--- begin Task inputs ---

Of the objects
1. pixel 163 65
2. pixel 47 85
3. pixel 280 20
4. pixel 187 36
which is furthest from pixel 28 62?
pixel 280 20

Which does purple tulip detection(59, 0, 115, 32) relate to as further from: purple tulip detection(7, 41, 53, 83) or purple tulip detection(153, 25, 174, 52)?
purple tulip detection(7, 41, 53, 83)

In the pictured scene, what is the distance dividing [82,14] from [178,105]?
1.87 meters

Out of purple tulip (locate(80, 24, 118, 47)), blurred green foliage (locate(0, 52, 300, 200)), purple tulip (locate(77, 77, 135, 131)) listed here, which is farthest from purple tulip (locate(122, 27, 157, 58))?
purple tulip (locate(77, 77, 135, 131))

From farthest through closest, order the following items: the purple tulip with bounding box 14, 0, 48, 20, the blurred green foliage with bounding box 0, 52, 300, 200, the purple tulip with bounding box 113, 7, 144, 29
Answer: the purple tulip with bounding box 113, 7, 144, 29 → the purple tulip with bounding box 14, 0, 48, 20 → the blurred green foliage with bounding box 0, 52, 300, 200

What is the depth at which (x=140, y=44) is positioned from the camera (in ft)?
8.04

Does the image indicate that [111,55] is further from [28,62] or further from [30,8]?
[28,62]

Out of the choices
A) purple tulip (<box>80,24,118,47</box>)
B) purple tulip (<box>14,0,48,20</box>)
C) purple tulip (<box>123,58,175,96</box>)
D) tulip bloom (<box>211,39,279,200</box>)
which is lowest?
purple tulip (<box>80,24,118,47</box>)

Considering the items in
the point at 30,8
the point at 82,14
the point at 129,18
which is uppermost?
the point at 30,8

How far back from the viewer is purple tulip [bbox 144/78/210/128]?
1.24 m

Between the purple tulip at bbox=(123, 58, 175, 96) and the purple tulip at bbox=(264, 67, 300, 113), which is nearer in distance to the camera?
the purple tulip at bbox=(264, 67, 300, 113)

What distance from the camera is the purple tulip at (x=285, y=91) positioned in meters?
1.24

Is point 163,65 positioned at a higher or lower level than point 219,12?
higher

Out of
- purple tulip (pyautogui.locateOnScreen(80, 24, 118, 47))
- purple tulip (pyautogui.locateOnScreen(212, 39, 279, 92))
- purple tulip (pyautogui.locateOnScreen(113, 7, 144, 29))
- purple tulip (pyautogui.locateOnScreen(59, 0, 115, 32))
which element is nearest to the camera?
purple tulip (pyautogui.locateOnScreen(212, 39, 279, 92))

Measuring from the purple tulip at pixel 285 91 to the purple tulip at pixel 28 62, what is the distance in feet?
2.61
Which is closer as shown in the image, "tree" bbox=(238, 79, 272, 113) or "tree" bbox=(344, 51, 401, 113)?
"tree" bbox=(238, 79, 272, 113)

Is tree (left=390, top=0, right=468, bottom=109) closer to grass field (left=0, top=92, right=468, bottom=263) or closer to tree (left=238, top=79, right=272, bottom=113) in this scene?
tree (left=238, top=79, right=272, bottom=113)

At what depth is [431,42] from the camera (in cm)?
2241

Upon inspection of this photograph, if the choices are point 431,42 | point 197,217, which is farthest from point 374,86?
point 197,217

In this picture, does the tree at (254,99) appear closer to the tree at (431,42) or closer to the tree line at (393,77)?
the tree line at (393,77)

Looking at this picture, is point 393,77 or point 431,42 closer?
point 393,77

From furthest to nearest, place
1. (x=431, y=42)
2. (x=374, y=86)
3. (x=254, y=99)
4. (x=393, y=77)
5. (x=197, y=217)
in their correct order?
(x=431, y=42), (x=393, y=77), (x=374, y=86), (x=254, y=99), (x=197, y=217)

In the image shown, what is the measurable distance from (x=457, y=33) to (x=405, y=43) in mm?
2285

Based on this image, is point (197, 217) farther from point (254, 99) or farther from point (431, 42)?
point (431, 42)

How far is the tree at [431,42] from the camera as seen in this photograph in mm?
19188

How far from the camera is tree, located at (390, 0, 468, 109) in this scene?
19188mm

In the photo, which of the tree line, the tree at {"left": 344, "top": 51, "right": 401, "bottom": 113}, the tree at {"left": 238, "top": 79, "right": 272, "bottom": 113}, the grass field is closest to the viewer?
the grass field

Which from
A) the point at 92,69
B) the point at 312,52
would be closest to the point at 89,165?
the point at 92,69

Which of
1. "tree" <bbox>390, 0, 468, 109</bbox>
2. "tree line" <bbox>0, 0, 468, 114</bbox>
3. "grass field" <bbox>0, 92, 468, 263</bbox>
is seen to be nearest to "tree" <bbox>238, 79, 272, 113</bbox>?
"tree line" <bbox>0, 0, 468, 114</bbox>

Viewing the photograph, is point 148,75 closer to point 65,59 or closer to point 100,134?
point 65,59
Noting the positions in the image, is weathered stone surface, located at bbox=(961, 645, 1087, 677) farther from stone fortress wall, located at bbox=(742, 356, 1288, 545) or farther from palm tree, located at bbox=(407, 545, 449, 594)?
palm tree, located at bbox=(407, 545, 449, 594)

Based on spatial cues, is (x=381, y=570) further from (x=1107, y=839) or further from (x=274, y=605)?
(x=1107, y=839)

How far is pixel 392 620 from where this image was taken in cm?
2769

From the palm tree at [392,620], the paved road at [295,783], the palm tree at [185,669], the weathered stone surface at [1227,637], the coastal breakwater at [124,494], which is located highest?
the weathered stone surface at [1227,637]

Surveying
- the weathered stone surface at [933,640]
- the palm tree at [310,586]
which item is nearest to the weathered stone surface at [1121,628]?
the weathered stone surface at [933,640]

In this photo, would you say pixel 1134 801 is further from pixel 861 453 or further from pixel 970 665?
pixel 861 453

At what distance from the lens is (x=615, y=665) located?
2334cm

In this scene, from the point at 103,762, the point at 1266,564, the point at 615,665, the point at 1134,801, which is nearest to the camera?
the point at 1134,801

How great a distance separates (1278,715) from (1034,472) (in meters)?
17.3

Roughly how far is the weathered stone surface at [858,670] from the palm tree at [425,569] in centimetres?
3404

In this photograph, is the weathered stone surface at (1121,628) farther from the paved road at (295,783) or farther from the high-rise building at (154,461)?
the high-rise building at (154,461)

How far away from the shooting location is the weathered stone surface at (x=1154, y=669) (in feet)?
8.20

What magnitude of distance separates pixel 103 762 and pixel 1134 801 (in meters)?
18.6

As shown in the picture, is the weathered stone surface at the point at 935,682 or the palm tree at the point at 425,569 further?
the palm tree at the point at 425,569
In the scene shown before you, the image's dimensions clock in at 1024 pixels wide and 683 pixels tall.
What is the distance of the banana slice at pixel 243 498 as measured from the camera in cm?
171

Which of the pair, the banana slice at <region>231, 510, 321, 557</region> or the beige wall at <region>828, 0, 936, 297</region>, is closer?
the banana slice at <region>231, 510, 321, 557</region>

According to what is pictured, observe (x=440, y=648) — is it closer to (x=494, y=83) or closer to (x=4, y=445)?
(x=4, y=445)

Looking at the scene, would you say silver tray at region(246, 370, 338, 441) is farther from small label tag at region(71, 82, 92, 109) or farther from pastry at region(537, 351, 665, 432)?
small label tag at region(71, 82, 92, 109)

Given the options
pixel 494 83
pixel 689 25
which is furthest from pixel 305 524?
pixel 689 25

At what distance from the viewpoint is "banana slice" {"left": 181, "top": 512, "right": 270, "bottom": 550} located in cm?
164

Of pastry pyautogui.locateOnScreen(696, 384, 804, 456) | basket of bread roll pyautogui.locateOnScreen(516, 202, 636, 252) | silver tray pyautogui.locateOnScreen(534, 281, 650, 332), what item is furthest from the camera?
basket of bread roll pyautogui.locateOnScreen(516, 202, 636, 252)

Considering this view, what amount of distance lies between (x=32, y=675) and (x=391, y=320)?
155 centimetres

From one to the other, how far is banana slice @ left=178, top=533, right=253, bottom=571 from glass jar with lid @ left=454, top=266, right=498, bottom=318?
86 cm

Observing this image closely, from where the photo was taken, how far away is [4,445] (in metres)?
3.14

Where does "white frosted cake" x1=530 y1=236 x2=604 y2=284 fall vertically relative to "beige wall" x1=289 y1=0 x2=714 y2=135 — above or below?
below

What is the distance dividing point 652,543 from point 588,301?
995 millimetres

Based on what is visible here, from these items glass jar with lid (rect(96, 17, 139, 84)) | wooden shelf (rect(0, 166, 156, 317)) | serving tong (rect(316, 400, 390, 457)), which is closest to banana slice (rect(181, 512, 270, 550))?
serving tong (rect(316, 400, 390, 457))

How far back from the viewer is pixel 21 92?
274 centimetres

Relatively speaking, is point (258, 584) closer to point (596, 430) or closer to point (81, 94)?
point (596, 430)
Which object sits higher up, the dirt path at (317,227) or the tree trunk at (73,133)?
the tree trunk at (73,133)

--- end Task inputs ---

## Problem to solve
Could you rewrite the material from its first line through the line containing "1.87 meters", swapping "dividing" for "separating" and leaving everything else the same?

## Complete response
Of the objects
1. pixel 163 65
2. pixel 47 85
3. pixel 280 20
4. pixel 187 36
which is furthest from pixel 28 62?
pixel 280 20

Which does purple tulip detection(59, 0, 115, 32) relate to as further from: purple tulip detection(7, 41, 53, 83) or purple tulip detection(153, 25, 174, 52)?
purple tulip detection(7, 41, 53, 83)

In the pictured scene, what is the distance separating [82,14] from [178,105]?
1.87 meters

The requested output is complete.